_Work order 1:_
Answer these questions from the article on crowding and COVID-19 risk:
(a) How much higher was the risk of infection for pregnant women in neighborhoods with the most crowded households?
(b) At which medical center were the researchers behind the new study based?
(c) What share of people with the virus may show no symptoms?
_Work order 2:_
List every situation in which, according to the article on crowding and COVID-19 risk, SARS-CoV-2 can spread.
_Work order 3:_
Please write the next part of the article on crowding and COVID-19 risk, picking up after its final sentence.

-------- Provided passage

A study in New York City revealed a threefold higher risk of infection among pregnant women living in neighborhoods with the most crowded households. Poverty and unemployment also appeared to increase the likelihood of infection.
All data and statistics are based on publicly available data at the time of publication. Some information may be out of date.
SARS-CoV-2, which is the coronavirus that causes COVID-19, can spread when a person coughs or sneezes, when they make physical contact with someone else, and when they touch a surface that is contaminated with the virus.
Past research has suggested that housing has a powerful influence on the transmission of infections that spread via physical contact and airborne droplets, such as tuberculosis.
A new study by researchers at Columbia University Irving Medical Center in New York City, NY, suggests that this has contributed to a higher risk of hospitalization with and death from COVID-19 among people who live in the most deprived areas of cities.
The scientists have now published their results in JAMA.
“Our study shows that neighborhood socioeconomic status and household crowding are strongly associated with risk of infection,” says study leader Dr. Alexander Melamed, an assistant professor of obstetrics and gynecology at Columbia University Vagelos College of Physicians and Surgeons.
“This may explain why Black and Hispanic people living in these neighborhoods are disproportionately at risk [of] contracting the virus,” he adds.
Dr. Melamed and colleagues investigated SARS-CoV-2 infections among women who lived in the city and gave birth at two hospitals in New York City between March 22, 2020, and April 21, 2020. This was the peak of the outbreak in the city.
A limitation of some other studies examining the risk of contracting the virus is that testing is often restricted to people who are sick. More than 40% of people with the virus may show no symptoms.
However, because all the women in the new study underwent testing on admission to the hospital, its results included those who had the virus but were asymptomatic.

----------------
-------- Given material

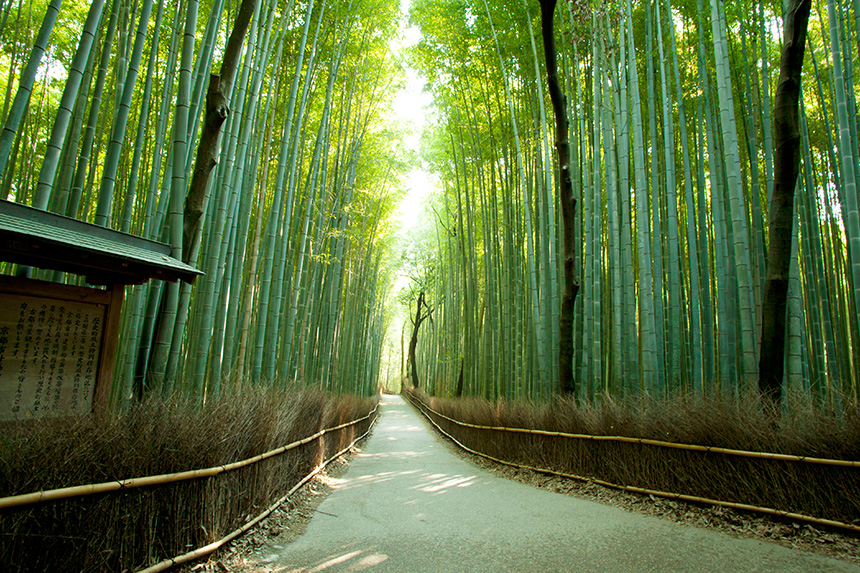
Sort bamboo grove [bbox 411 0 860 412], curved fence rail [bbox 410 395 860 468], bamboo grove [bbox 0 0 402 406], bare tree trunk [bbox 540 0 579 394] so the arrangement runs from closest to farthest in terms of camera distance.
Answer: curved fence rail [bbox 410 395 860 468], bamboo grove [bbox 0 0 402 406], bamboo grove [bbox 411 0 860 412], bare tree trunk [bbox 540 0 579 394]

----------------

_Final answer 1:_
(a) Threefold higher.
(b) Columbia University Irving Medical Center in New York City.
(c) More than 40%.

_Final answer 2:_
- When a person coughs or sneezes
- When a person makes physical contact with someone else
- When a person touches a surface contaminated with the virus

_Final answer 3:_
The researchers cross-linked the patients’ home addresses with local data about housing and socioeconomic factors from the United States Census Bureau’s American Community Survey and New York’s Department of City Planning.
Out of the 396 women included in the study, 71 (17.9%) tested positive for the virus.
The odds of infection were three times higher among women who lived in neighborhoods where the average number of people per household was high.
The chance of infection was also two times higher in areas with the most household crowding, which the researchers defined as more than one person per room on average, and in locations with high unemployment rates.
In addition, the likelihood of infection was greater in neighborhoods with high poverty levels. However, this finding was not statistically significant due to the relatively small sample size.
Given these observations, the researchers were surprised to find no evidence of an association between infection and population density.
“New York City has the highest population density of any city in the [U.S.], but our study found that the risks are related more to density in people’s domestic environments rather than density in the city or within neighborhoods,” says study co-author Dr. Cynthia Gyamfi-Bannerman.
This offers hope that public health measures can reduce transmission.
“One may think that because New York City is so dense, there’s little that can slow the spread of the virus, but our study suggests the risk of infection is related to household, rather than urban density,” she adds.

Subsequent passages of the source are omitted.